Hydraulic would probably be better, but we just put a Snow Ex tail gate salter on a quick tach bracket. It worked well but you can't plow and salt at the same time. If you are going to spread sand, make sure the spreader you buy is capable for sand. The one good thing about having it on the skid, is you can shake the salter to get the sand to flow.


----------



## RipT (Dec 6, 2004)

JD Dave, Thanks for the reply.....just had the grandkids leave today, so finally had a chance to check out the site again.

Since my application wil be sand/salt mix for traction on dirt/gravel road, I will be doing separate passes as needed. I like the Thomas unit the most at this point since it can load itself like a bucket from a bulk pile, and like you said, I can shake it to keep it flowing.

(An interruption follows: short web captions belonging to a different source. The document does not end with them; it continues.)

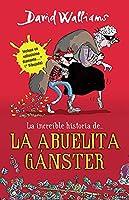 La increíble historia de...la abuela ganster / Grandma Gangster (Incredible Story Of...)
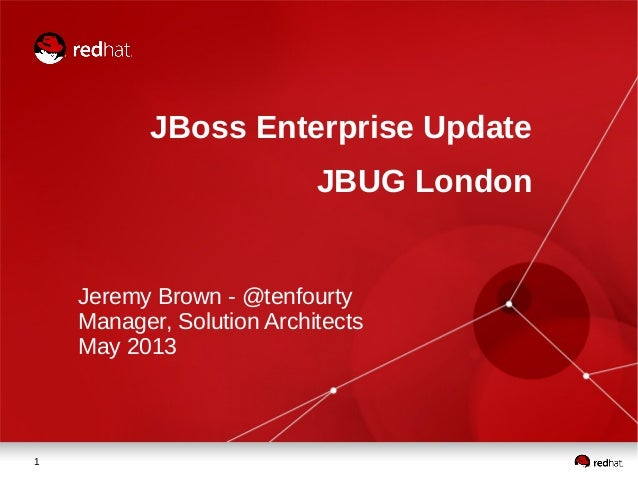 1JBoss Enterprise UpdateJBUG LondonJeremy Brown - @tenfourtyManager, Solution ArchitectsMay 2013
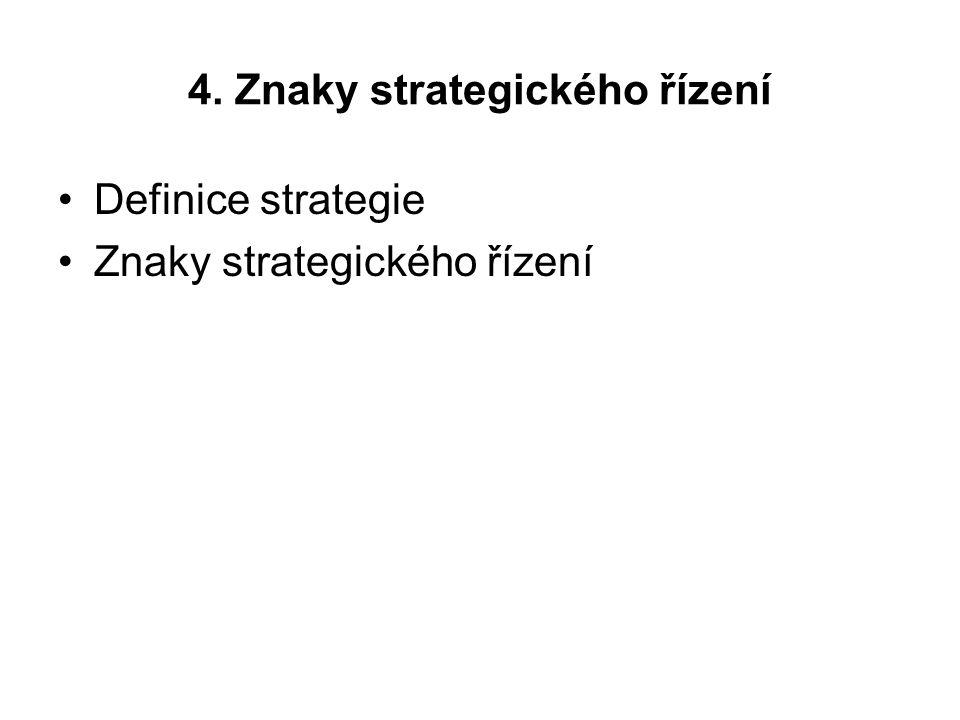 4. Znaky strategického řízení Definice strategie Znaky strategického řízení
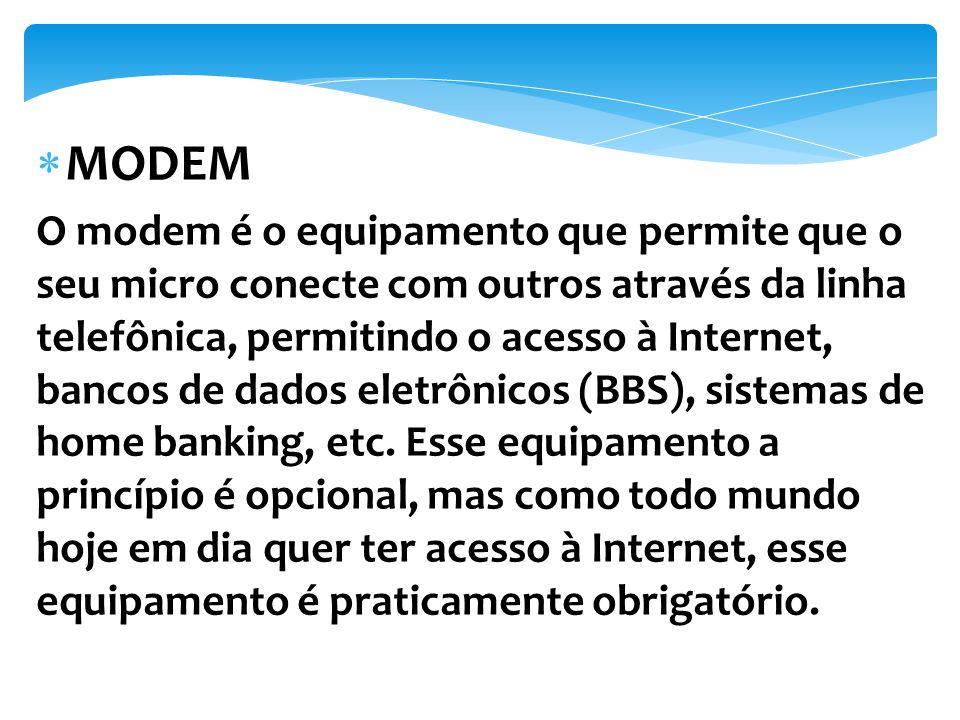 O modem é o equipamento que permite que o seu micro conecte com outros através da linha telefônica, permitindo o acesso à Internet, bancos de dados el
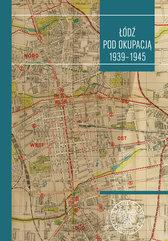 Łódź pod okupacją 1939-1945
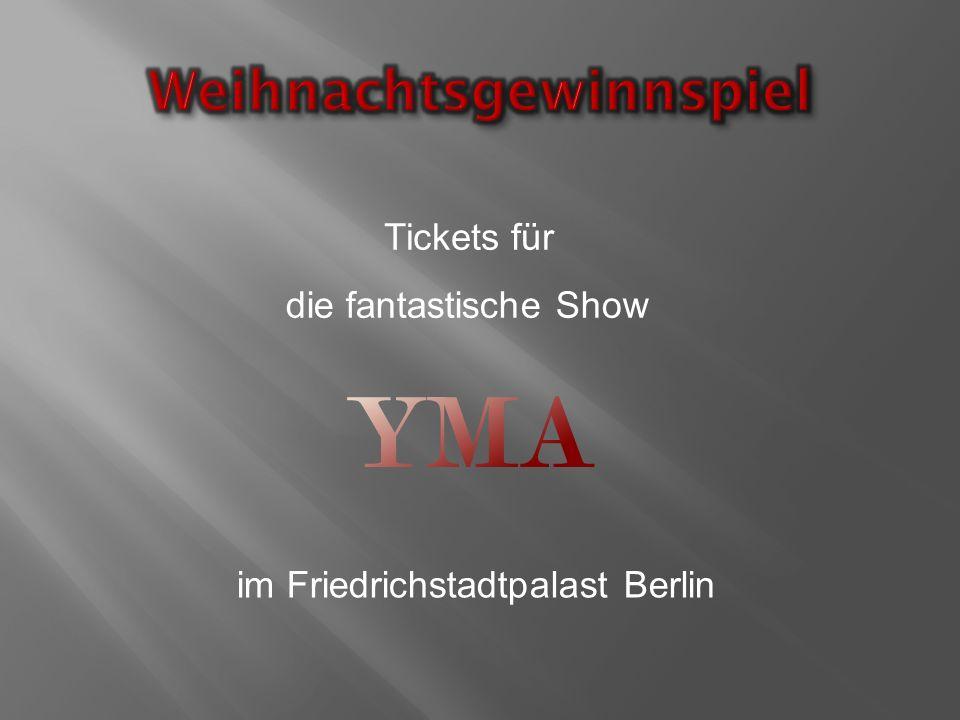 Tickets für die fantastische Show im Friedrichstadtpalast Berlin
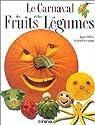 Le Carnaval des fruits et des légumes par Elffers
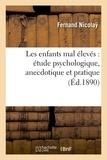 Fernand Nicolay - Les enfants mal élevés : étude psychologique, anecdotique et pratique.
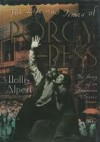 The Life And Times Of Porgy And Bess: The Story of an American Classic - Hollis Alpert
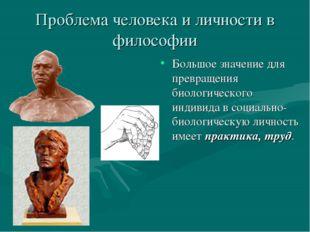Проблема человека и личности в философии Большое значение для превращения био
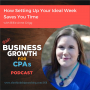 Artwork for 058 How Setting Up Your Ideal Week Saves You Time with Billie Anne Grigg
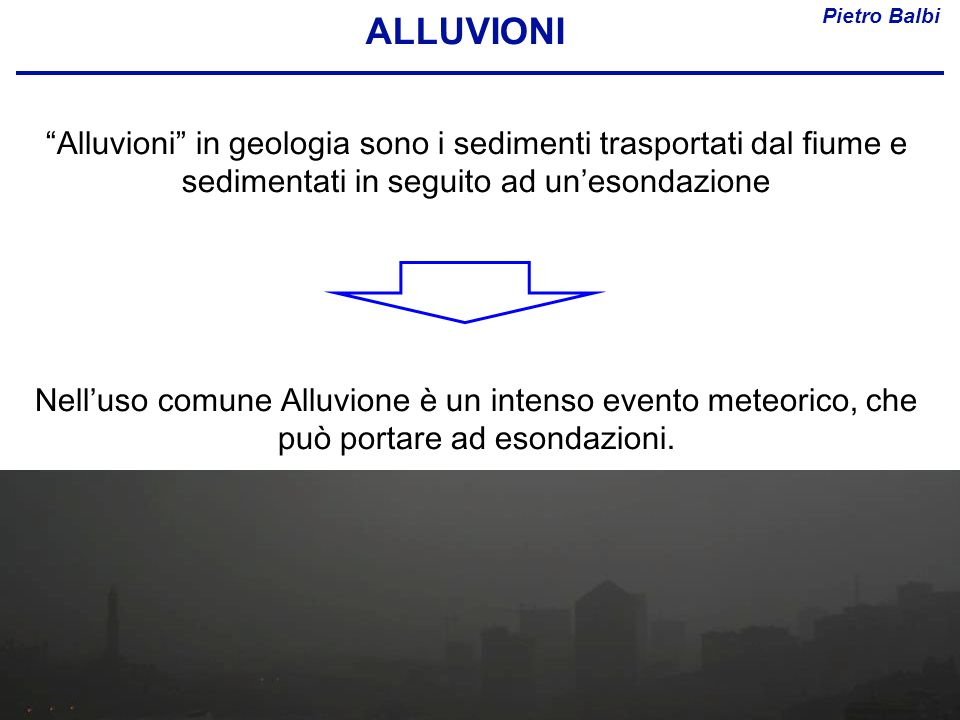 """Pietro Balbi ALLUVIONI """"Alluvioni"""" in geologia sono i sedimenti trasportati dal fiume e sedimentati in seguito ad un'esondazione Nell'uso comune Alluv"""
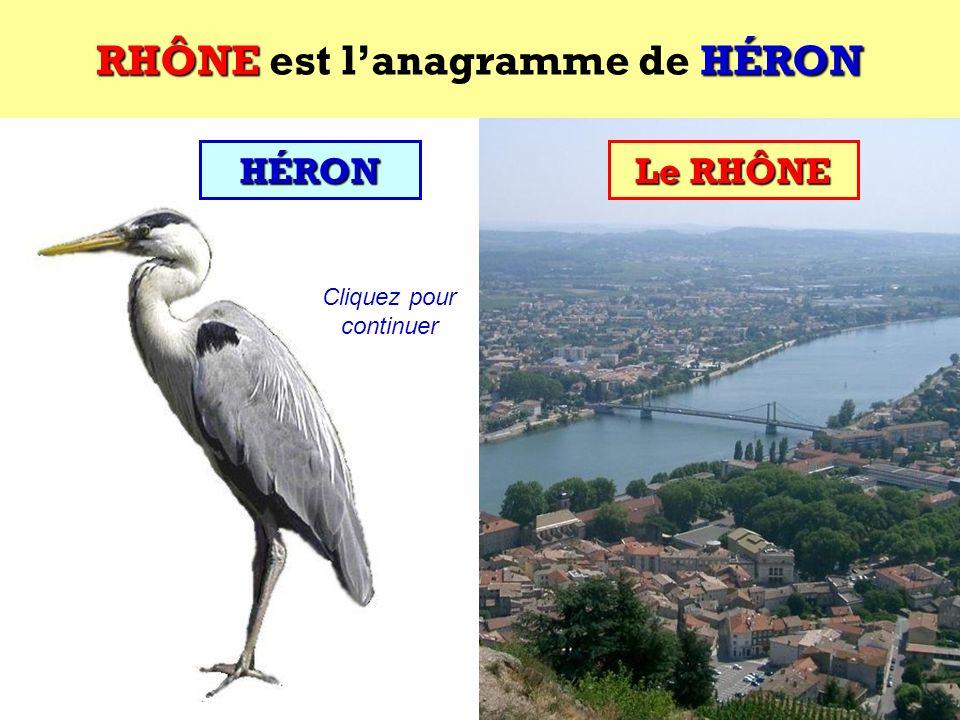 RHÔNE est l'anagramme de HÉRON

My second choice would be a ProFlo2 or SpeedCaster2 mounted to a QA plate. While not self-loading, I could at least lower and tilt it forward for easier ground-level shovel loading. Can also shake it and dump out excess after a run.

Will persue the Thomas some more.


----------



## hardscaper (Oct 15, 2002)

try these guys www.easternfarmmachinery.com


----------



## RipT (Dec 6, 2004)

Thanks for the link to the Hydromann spreaders......would be a possibility if the Thomas won't work out. I still like the idea of self-loading and already set up for a skid, but one of those may be better than rigging up a ProFlo2 or SpeedCaster.

Have I seen you on LawnSite? Have you used or seen one of these in action?


----------